THE ROAD AHEAD FOR EUROPE
But the aftermath of the crisis has also uncovered troubling weaknesses in Europe’s institutional framework. “We must use this crisis as an opportunity to move faster and deeper to strengthen integration,” he said.
During his stay in Bucharest, Strauss-Kahn also met with a group of business students at the Academy of Economic Studies. In response to questions, he told his audience how the IMF has changed to help countries cope with the crisis. IMF lending to countries during the crisis reached about $80 billion in funds committed to Europe alone. Working with governments, the IMF has also taken care to protect the most vulnerable groups in society, he said.
Strauss-Kahn praised his hosts for decisive action to combat the crisis. “Romania has taken bold decisions in the wake of the crisis, which came at a high cost to ordinary Romanians but I am convinced the outcome would have been much worse without it,” he said.
Three priorities for Europe
As Europe worked to reshape its institutions, Strauss-Kahn pointed to three priorities.
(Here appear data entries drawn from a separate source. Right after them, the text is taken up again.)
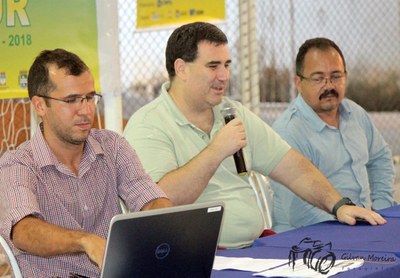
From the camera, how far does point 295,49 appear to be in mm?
8234

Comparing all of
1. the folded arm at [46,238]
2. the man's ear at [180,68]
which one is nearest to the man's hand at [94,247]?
the folded arm at [46,238]

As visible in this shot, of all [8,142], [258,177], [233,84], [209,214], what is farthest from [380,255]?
[233,84]

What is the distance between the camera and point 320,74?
185 inches

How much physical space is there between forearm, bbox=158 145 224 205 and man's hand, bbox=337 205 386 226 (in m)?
0.62

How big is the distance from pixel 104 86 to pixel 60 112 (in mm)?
1087

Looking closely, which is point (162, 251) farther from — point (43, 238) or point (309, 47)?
point (309, 47)

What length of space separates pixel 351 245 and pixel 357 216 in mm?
509

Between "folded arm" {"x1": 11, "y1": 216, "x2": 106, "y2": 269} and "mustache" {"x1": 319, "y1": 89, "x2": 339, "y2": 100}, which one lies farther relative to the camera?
"mustache" {"x1": 319, "y1": 89, "x2": 339, "y2": 100}

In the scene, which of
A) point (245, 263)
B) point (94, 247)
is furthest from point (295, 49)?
point (94, 247)

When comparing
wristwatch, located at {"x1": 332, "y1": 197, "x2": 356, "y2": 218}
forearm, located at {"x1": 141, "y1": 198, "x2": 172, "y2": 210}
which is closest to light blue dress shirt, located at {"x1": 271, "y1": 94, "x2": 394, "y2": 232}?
wristwatch, located at {"x1": 332, "y1": 197, "x2": 356, "y2": 218}

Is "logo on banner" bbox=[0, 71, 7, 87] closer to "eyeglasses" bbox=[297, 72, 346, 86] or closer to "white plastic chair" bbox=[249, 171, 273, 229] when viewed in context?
"white plastic chair" bbox=[249, 171, 273, 229]

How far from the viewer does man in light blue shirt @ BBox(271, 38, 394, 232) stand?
449 centimetres

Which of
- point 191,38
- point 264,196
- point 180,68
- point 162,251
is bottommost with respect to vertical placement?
point 264,196

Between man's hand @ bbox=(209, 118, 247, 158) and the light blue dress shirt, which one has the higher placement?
man's hand @ bbox=(209, 118, 247, 158)
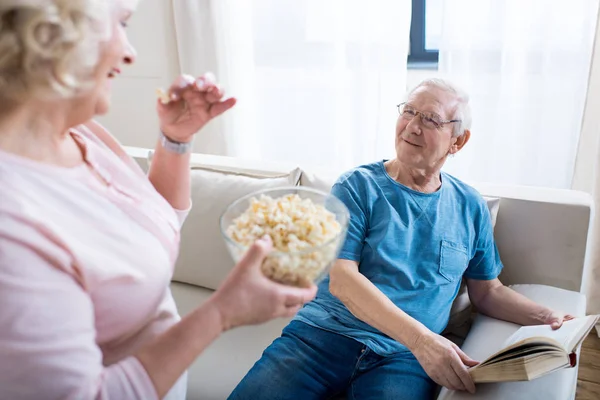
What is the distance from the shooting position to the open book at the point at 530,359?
1165mm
• First, a fundamental overhaul of Europe’s financial architecture is needed, in particular a system for crisis management and resolution of failed cross-border banks. Strauss-Kahn repeated his call, first made in a speech last week in Brussels, for an integrated European framework for crisis prevention, management and resolution. Current national efforts to overhaul financial regulation and supervision make sense, but need to fit together, he said.
• Second, Europe should strengthen its economic policy coordination, and place it in the broader context of the range of policies that matter for growth and economic stability. Currently, the major policy frameworks―economic, financial and structural―are relatively independent of one another. “The crisis has shown you can’t have a common currency without having a more coordinated economic policy,” he told parliament.
• Third, Strauss-Kahn stressed the need to reignite growth and tackle unemployment. In the short term, economic policies should support growth and facilitate adjustment. In the long term, improving Europe’s competitiveness will be key, including by tackling rigidities in labor and product markets, he said.
Recovery in emerging Europe
Countries in emerging Europe have weathered the global economic crisis very differently, ranging from Poland, which escaped recession altogether, to Ukraine, the Baltic countries, Hungary, and Romania, which all suffered severe downturns. Recovery is now underway in emerging Europe, with the IMF predicting growth of 2 percent in the region this year. But the crisis has taken its toll in the region, with deep output declines and rising unemployment.
Romania is a case in point. Economic growth dropped by more than 7 percent in 2009. While growth is expected to turn positive this year at 1.3 percent, unemployment remains high. But Strauss-Kahn encouraged the government to look beyond the crisis.
“I believe Romania must stay on the path of becoming more open, and more integrated with Europe and the rest of the world,” he said. “This is where future growth and jobs will come from.”
When the crisis hit, Romania’s government turned to the international community for assistance, and received a €12.9 billion loan from the IMF in March 2009, as part of a coordinated financial support package of €20 billion.
The IMF-supported program in Romania protects the lowest paid public employees and the poorest pensioners from the spending freezes. It also boosts social spending, including unemployment benefits and social safety nets, in order to protect the most vulnerable in times of crisis.
Romania was also one of the first countries to participate in the European Bank Coordination Initiative. The Vienna Initiative, as it is also known, has sought to prevent foreign-owned banks from pulling out of emerging Europe and is widely credited for having helped avert a systemic crisis in emerging Europe.